# Task goal
According to the CMR Mortgage Fund II newsletter, when did the subprime mortgage market collapse?

# Document segment
EX-99.1 2 a08-22977_1ex99d1.htm EX-99.1

Exhibit 99.1

 

The CMR Mortgage Fund II Newsletter

September 2008

 

California Mortgage and Realty, Inc.

 

62 First Street, Fourth Floor

 

Commercial Real Estate Financing Since 1958

 

San Francisco, California 94105

 

Manager of the CMR Mortgage Funds

 

Telephone (415) 974-1100 Fax 974-1143

 

 

Dear Investor:

 

I know this newsletter comes soon after the August newsletter but we are working to get through the reiterative process of coordinating the necessary contributions (and review and revisions) by several CMR staffers and legal counsel in order to produce each newsletter.  We are pleased to have streamlined this process this month and will strive to get these newsletters out earlier during each of the coming months.

 

It is now September of 2008 and more than one year has passed since the subprime mortgage market collapsed and the credit and capital markets seized up in August of 2007.  These markets have yet to recover but there are signs that the worst of the housing market collapse may be nearing an end.  Much of our portfolio’s recovery will be dependent on the recovery of the housing, real estate, and capital markets and we watch closely for signs of improvement on these fronts. Even so, we press hard on every opportunity to market the real estate/properties that the funds own as a result of foreclosure sales.

# Caption snippets from web pages
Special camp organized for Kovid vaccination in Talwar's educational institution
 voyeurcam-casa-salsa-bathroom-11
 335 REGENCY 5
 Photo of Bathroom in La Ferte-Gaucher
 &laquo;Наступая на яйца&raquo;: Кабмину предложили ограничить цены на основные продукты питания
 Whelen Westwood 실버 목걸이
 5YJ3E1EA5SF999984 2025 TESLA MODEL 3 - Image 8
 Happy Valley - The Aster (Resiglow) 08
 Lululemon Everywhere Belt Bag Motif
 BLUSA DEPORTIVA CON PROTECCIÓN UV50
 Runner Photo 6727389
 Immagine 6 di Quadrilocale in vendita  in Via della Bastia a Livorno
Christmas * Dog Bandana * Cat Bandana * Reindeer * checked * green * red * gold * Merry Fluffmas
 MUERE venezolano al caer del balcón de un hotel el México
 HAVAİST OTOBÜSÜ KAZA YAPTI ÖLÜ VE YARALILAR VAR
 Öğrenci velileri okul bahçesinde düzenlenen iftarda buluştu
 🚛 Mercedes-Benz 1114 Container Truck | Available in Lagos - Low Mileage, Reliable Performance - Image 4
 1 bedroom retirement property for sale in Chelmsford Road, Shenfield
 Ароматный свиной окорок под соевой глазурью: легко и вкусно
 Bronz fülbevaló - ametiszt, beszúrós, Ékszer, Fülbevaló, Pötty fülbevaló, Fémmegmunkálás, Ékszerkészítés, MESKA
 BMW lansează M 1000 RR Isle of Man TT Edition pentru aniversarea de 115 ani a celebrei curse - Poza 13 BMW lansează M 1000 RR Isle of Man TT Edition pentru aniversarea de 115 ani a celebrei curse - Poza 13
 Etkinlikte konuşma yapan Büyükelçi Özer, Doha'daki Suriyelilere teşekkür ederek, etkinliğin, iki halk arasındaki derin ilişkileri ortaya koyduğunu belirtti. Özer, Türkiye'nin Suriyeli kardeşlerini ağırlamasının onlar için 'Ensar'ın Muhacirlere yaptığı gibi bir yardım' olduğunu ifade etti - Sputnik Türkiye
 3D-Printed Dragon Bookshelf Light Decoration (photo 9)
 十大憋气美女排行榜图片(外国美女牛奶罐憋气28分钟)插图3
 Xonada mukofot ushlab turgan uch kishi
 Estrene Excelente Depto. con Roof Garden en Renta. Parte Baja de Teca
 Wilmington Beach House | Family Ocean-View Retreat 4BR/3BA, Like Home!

# Response area
August of 2007